Comparison of train-testA-testB Splits

The RefIndoor split the raw dataset into the train set, the testA set and the testB set. The train set contains 7929 images and 36915 sentences. The testA set contains 1859 images and 8523 sentences and the testB set contains 1083 images and 5320 sentences. The difference between the testA set and the testB set is the correlation of scene distribution with the training set. The testB set is a more difficult set than the testA set. As shown in the Figure 7, the distribution of the train set is long-tailed and the distribution curve of the testA is similar to the trend of the train set.
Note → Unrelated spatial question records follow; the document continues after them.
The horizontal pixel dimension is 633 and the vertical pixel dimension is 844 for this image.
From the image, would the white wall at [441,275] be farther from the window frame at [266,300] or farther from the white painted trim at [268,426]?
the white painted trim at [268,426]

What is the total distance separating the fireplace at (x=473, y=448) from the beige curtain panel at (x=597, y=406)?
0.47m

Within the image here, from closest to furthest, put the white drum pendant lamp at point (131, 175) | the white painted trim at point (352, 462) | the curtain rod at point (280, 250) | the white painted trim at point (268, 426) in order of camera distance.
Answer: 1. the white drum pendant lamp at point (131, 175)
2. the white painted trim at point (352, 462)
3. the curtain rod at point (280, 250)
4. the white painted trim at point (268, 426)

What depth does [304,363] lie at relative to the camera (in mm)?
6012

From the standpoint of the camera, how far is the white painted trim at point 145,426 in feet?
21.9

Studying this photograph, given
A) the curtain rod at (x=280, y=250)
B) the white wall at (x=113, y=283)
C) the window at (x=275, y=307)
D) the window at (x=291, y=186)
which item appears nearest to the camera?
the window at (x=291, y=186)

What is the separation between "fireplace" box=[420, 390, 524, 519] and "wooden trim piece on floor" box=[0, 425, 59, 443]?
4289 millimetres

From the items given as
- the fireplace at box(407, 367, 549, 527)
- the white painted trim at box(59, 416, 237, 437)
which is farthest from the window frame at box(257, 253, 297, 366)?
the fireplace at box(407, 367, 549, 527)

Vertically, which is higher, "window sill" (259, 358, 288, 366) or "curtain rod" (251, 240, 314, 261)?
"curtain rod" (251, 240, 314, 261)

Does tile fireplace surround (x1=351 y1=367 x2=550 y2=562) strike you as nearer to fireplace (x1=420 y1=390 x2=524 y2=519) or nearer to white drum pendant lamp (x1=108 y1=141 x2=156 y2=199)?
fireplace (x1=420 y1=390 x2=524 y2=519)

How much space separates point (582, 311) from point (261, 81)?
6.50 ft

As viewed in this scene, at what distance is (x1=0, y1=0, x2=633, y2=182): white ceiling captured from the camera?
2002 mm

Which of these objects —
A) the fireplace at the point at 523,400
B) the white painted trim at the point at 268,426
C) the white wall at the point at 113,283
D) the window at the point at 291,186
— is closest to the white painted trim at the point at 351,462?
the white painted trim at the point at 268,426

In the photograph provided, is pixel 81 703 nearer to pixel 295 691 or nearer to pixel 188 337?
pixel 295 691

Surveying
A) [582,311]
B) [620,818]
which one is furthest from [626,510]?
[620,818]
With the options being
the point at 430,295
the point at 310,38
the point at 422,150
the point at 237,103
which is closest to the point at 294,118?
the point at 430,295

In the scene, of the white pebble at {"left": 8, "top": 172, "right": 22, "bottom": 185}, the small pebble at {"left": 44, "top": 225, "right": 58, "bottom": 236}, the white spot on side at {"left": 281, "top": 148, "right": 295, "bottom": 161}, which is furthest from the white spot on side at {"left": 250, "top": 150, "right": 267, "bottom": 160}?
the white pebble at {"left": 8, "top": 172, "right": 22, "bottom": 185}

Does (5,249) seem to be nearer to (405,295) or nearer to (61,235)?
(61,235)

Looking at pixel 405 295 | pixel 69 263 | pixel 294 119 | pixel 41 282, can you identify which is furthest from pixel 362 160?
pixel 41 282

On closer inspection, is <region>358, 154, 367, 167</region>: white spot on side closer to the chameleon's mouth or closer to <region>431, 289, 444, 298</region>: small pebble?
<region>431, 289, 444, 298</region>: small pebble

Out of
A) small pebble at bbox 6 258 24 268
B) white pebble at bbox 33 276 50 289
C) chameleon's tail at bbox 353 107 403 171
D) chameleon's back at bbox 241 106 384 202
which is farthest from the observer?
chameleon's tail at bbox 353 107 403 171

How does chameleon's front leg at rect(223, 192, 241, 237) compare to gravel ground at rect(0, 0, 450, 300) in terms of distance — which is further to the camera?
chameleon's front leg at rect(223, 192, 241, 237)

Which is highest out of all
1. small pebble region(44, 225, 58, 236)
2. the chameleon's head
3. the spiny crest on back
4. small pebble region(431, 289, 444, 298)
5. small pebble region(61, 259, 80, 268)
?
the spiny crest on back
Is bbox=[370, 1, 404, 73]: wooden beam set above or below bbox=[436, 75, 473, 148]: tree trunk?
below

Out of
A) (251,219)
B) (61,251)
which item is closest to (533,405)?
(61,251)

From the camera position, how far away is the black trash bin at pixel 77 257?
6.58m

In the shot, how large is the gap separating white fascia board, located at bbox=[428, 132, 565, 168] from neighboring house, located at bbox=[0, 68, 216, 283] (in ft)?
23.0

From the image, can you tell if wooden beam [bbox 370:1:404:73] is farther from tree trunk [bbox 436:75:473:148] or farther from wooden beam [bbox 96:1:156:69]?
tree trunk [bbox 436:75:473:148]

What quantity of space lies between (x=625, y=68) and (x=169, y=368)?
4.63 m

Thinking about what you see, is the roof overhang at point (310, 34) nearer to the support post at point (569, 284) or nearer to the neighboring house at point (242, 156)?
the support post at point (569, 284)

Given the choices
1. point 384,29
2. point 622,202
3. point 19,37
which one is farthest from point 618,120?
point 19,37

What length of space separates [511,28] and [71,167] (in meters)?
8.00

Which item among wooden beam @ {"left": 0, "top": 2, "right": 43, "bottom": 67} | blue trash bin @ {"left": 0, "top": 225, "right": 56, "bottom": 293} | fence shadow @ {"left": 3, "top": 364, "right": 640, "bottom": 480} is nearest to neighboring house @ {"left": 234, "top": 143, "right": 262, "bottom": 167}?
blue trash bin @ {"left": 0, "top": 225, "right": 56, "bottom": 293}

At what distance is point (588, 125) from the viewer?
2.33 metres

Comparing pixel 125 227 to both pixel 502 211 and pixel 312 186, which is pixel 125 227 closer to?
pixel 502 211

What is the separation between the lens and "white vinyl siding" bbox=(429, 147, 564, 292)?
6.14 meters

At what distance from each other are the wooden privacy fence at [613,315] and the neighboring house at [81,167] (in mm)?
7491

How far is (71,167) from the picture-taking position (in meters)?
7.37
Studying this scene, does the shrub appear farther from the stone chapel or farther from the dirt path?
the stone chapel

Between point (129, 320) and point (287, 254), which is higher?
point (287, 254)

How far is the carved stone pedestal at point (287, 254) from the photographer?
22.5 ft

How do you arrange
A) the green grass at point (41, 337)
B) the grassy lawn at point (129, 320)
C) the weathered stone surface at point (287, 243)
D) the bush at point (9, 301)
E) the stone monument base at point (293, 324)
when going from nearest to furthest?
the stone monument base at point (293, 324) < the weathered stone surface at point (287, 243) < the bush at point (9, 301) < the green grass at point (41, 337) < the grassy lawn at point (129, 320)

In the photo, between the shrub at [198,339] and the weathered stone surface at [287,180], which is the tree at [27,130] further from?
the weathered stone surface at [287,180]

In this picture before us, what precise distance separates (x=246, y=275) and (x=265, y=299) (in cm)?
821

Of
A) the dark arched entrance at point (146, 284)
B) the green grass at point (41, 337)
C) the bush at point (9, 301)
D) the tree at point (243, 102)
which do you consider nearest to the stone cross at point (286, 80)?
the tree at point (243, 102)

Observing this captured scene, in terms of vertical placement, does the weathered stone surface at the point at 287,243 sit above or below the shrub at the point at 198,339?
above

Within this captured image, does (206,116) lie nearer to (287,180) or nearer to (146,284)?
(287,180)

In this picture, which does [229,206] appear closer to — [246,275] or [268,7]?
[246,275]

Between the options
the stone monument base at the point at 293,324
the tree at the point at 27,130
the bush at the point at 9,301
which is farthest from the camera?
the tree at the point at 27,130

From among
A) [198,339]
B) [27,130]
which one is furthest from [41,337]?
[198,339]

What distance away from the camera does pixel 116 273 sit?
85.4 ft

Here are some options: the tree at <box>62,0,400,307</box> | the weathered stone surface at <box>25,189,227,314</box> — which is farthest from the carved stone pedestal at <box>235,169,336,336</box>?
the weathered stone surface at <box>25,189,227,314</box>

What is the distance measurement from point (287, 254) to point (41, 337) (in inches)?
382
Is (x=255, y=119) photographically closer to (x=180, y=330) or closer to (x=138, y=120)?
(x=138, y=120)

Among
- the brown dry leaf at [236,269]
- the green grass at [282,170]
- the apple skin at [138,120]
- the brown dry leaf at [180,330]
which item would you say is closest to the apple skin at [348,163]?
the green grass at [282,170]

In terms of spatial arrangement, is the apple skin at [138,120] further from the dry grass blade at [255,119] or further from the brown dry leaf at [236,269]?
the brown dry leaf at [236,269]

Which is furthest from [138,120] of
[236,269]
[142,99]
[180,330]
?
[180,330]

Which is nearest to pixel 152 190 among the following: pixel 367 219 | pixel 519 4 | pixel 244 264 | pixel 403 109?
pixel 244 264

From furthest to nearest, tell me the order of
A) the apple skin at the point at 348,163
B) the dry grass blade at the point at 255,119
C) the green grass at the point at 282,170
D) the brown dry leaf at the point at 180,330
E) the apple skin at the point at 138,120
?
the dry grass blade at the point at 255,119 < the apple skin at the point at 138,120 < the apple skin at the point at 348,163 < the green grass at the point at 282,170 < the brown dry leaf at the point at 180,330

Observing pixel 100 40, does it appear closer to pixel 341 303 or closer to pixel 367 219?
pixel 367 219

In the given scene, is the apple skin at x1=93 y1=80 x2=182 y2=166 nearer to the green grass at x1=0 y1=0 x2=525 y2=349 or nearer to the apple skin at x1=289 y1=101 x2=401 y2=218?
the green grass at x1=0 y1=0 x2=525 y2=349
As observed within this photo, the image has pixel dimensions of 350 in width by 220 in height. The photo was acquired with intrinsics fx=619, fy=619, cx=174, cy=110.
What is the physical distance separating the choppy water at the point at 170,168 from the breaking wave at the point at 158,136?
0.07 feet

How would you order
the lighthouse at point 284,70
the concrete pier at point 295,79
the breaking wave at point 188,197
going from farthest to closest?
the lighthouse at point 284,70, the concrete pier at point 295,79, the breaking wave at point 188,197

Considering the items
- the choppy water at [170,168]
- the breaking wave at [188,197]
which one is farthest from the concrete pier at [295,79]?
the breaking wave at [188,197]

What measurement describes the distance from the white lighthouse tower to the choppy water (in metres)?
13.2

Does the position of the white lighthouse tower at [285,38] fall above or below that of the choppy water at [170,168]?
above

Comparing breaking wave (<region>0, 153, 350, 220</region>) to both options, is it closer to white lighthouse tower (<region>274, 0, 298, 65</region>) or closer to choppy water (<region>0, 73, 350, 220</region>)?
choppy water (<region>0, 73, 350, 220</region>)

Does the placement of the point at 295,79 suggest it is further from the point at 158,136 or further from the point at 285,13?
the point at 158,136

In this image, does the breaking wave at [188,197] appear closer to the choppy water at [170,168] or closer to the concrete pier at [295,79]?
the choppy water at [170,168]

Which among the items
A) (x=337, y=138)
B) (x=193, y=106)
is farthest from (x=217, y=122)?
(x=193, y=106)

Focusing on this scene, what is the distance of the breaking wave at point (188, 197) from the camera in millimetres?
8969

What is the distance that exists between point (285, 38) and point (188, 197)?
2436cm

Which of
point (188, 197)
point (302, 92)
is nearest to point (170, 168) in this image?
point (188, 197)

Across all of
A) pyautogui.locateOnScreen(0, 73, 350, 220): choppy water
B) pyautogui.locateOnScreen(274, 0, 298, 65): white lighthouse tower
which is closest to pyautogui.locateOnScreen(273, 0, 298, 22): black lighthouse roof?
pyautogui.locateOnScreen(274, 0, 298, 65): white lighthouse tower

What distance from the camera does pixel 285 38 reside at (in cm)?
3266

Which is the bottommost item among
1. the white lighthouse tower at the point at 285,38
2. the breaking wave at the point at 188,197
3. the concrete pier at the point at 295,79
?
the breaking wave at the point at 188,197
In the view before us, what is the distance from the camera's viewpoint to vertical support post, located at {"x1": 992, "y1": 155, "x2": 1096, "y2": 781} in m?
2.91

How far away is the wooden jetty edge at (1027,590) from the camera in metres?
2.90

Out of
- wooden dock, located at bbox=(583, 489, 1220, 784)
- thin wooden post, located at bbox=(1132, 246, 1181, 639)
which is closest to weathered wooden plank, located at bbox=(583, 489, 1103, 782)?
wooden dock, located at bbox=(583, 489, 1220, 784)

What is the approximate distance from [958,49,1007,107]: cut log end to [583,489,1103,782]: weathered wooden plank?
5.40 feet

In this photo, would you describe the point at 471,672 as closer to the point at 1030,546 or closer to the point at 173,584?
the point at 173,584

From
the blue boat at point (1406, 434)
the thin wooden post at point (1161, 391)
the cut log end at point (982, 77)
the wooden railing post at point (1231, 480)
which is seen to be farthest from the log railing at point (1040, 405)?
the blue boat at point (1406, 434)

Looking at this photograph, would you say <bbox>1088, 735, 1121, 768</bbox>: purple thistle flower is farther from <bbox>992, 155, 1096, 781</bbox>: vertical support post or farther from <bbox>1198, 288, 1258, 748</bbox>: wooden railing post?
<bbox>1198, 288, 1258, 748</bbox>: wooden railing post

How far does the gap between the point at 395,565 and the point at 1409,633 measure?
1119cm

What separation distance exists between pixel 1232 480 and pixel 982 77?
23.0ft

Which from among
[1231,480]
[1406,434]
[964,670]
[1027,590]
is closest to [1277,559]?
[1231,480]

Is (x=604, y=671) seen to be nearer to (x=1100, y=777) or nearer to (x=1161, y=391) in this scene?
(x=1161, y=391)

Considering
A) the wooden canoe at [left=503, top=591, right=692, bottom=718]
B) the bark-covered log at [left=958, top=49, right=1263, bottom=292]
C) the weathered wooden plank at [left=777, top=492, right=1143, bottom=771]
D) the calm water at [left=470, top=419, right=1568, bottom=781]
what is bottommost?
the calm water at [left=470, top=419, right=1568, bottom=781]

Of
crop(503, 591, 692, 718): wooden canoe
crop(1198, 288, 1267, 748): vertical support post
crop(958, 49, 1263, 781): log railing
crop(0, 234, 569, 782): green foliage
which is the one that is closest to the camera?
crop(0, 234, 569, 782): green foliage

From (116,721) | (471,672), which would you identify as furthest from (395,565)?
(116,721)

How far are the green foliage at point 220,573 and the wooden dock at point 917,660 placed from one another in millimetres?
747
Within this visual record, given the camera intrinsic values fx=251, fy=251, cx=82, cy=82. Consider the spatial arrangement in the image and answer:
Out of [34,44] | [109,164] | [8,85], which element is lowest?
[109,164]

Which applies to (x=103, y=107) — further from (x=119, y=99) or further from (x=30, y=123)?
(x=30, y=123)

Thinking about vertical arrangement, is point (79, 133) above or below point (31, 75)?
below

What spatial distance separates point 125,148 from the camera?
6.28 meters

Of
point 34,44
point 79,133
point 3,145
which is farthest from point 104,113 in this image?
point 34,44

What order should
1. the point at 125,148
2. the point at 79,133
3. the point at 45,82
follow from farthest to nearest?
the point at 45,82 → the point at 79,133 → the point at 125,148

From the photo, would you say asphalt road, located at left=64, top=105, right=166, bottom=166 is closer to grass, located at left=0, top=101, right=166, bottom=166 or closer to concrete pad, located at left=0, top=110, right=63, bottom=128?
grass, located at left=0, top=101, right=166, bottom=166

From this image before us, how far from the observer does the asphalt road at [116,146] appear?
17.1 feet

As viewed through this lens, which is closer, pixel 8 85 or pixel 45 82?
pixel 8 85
But there are clustered samples of the tail categories in the testB. As is shown in Figure 8, the testA set is similar with the train set in the proportion of the number of instances among the six scenes, while the testB set has a different distribution. For instance, the testB contains novel scenes, like drawer scenes, new table scenes and new sofa scenes.

Figure 7
Figure 8

Datasheets for the RoboRefIt

The RoboRefIt comprises RGB images, depth images, expressions, masks, bounding boxes. Each RGB image corresponds to a depth image, and multiple expressions, masks, bounding boxes. Each expression describes an object in the image and corresponds one mask and one bounding box.

Table 1

The RoboRefIt comprises 10,872 RGB-D images and 50,758 language expressions. There are 150 instances of objects involving 66 categories. These objects present at the images as the targets. The object set of the RefIndoor includes 66 object categories and 150 instances. In order to make the statistics clearer, Table 1 shows the number of instances per category. The instance here refers to the target object used in the process of actually placing objects and collecting pictures. Each category may contains multiple objects. You can understand these objects more clearly by the Object list.

Visualization Results of Visual Grounding

We benchmark the RefIndoor dataset in referring expression comprehension (REC) and referring expression segmentation (RES) tasks. There are some visualization results in the Figure 9. There are four rows of results in Figure 9: referring expressions, images with bounding boxes(the red is the ground truth, and the blue is the prediction), ground truth of masks, prediction of masks.

Figure 9

Data Format

Download the RoboRefIt! Unzip the file in RoboRefIt/data/final_dataset/. There are train set, testA set and testB set.

Each json file describe the full information to load instances of these sets. The json files contains:

  1. "num", the number of the instance.
  2. "text", the referring expression of the instance to describe the instance.
  3. "bbox", the vertex coordinates of the upper left corner and the vertex coordinates of the lower right corner of the bounding box of the instance.
  4. "rgb_path", the path of related RGB image for the text. For example, "final_dataset\\train\\image\\0000000.png".
  5. "depth_path", the path of related depth image for the text. For example, "final_dataset\\train\\depth\\0000000.png".
  6. "mask_path", the path of related mask image for the text. For example, "final_dataset\\train\\mask\\0000000.png".
  7. "scene", the scene type of the image.
  8. "class", the object type of the instance.

Moreover, there is a "depth_colormap" file, which store corresponding color map of the depth image.